▶ [ASSIGNED TASK]
Would you give again, exactly as written, the lines from the opening of the records to the line with "ALL_MONTHS_Monthly_Market_Snapshot_Templates-page-007.jpg", that line included and pictures excluded?

▶ [RECORDS PROVIDED]
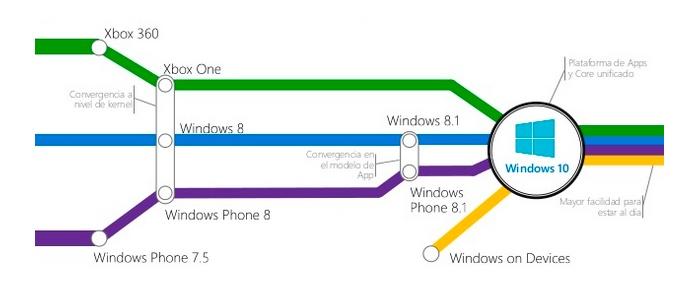 windows10_grafico1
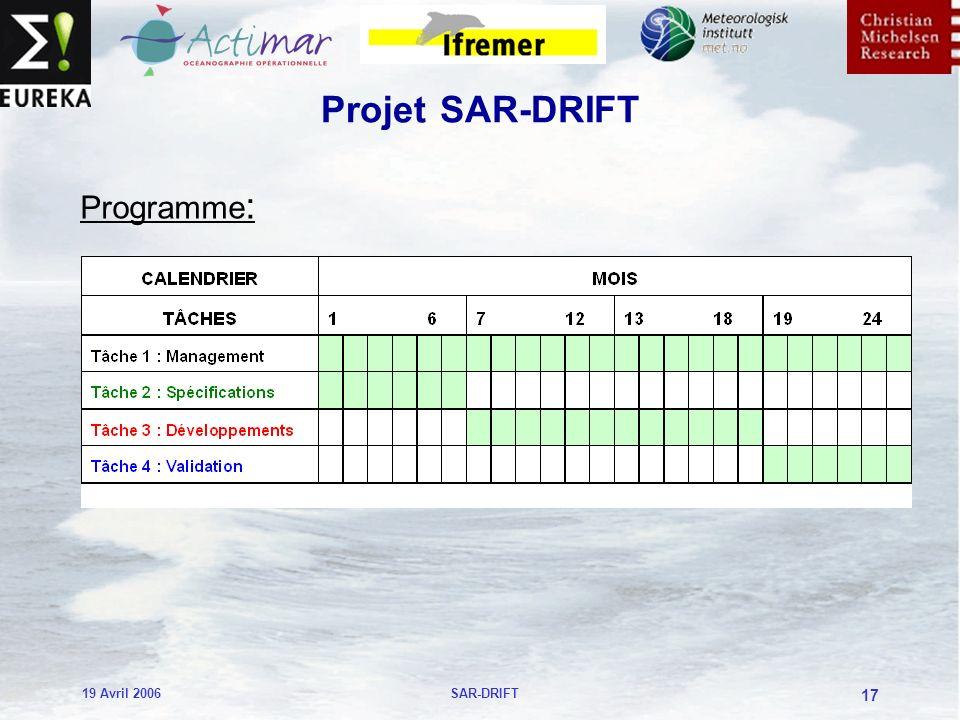 19 Avril 2006SAR-DRIFT 17 Projet SAR-DRIFT Programme :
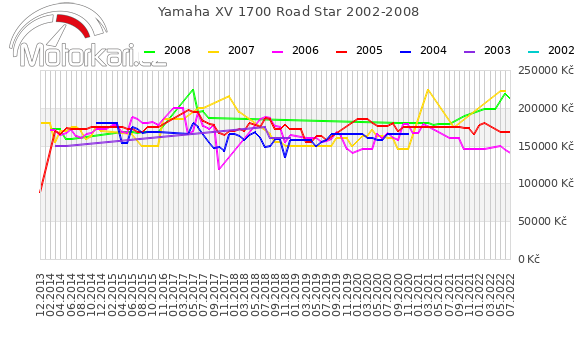 Yamaha XV 1700 Road Star 2002-2008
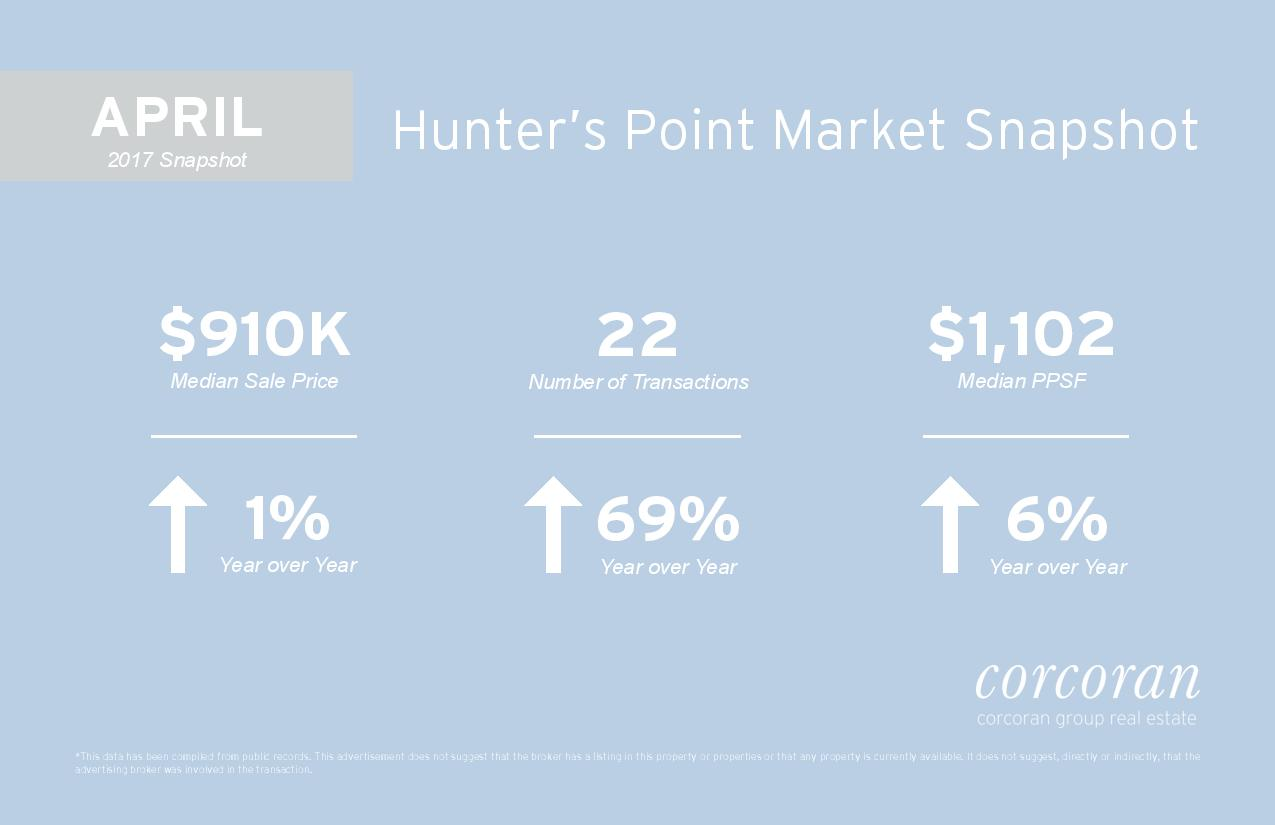 ALL_MONTHS_Monthly_Market_Snapshot_Templates-page-007.jpg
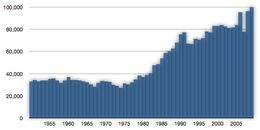 American lobster - Global capture production in tonnes by year. American lobster tends to have a stable stock in colder northern waters, but gradually decreases in abundance moving southward. To manage lobster populations, more regulations and restrictions, geared towards achieving sustainable populations, are implemented gradually southward.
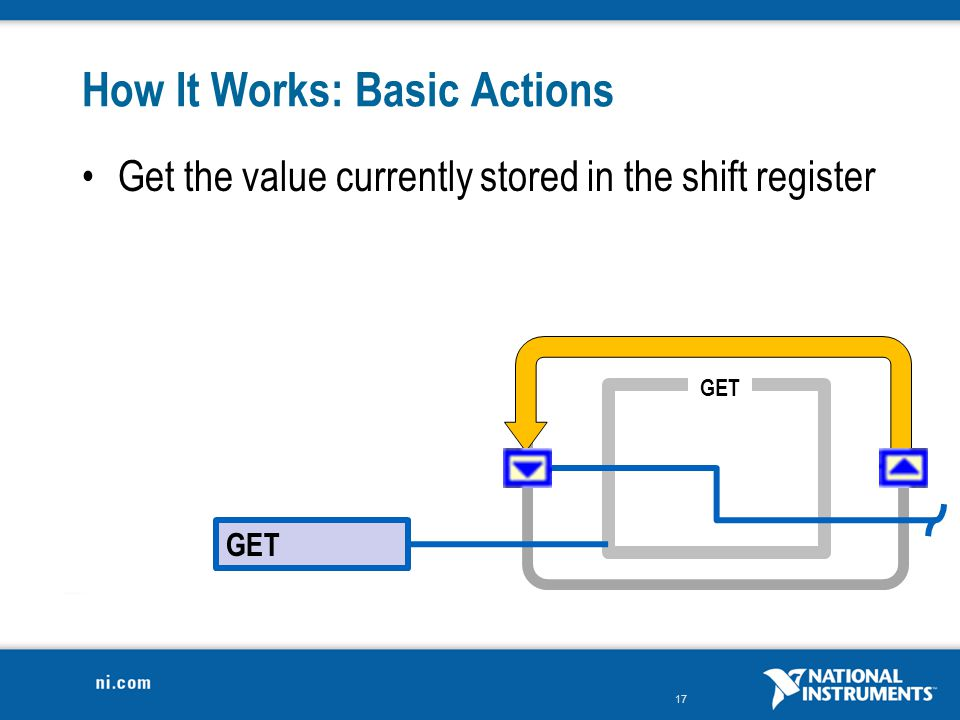 How It Works: Basic Actions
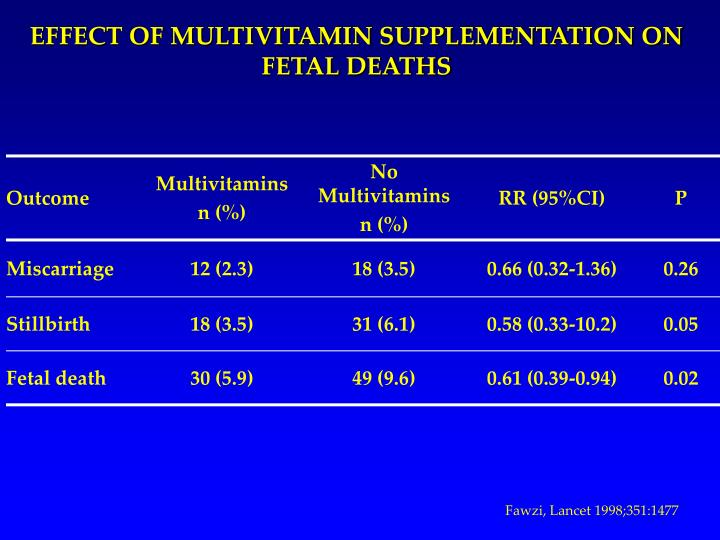 EFFECT OF MULTIVITAMIN SUPPLEMENTATION ON FETAL DEATHS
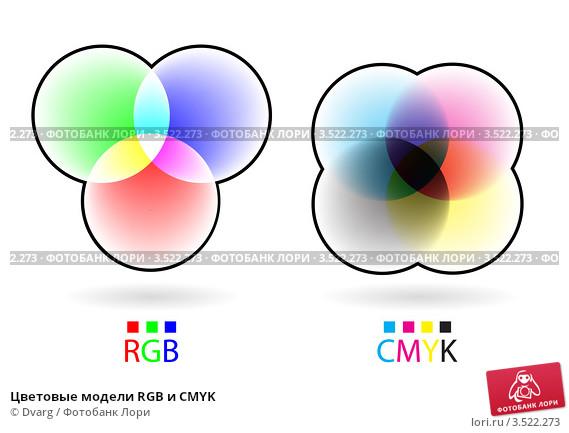 Цветовая модель rgb - rgb color model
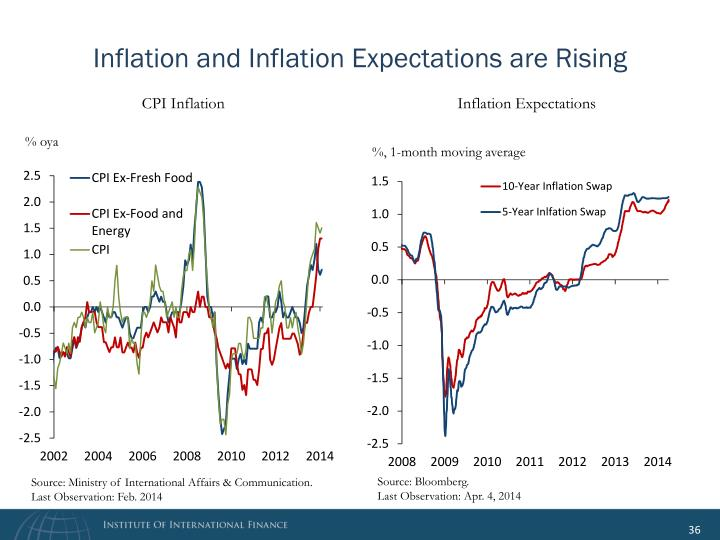 Inflation and Inflation Expectations are Rising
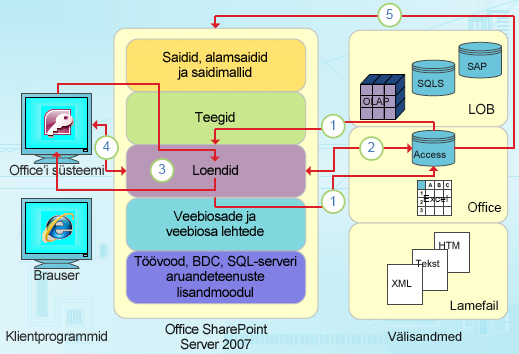 Accessi andmepõhised integreerimisvõimalused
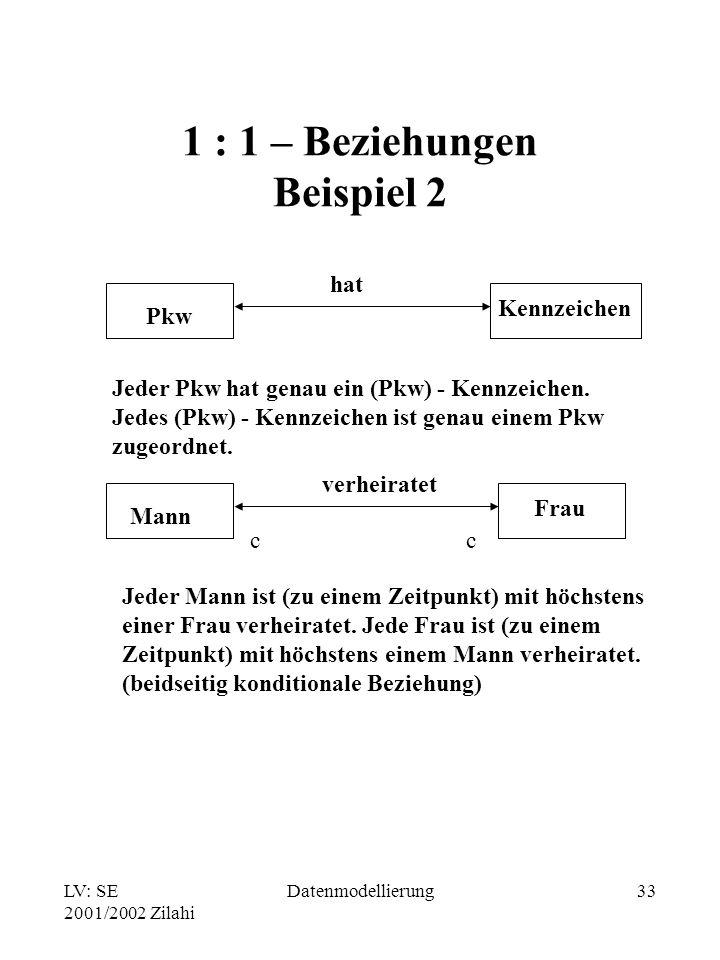 LV: SE 2001/2002 Zilahi Datenmodellierung33 1 : 1 – Beziehungen Beispiel 2 Pkw Kennzeichen hat Jeder Pkw hat genau ein (Pkw) - Kennzeichen. Jedes (Pkw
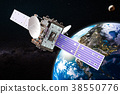 Communication satellite orbiting earth 38550776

▶ [ANSWER SECTION]
 windows10_grafico1
 19 Avril 2006SAR-DRIFT 17 Projet SAR-DRIFT Programme :
 Yamaha XV 1700 Road Star 2002-2008
 ALL_MONTHS_Monthly_Market_Snapshot_Templates-page-007.jpg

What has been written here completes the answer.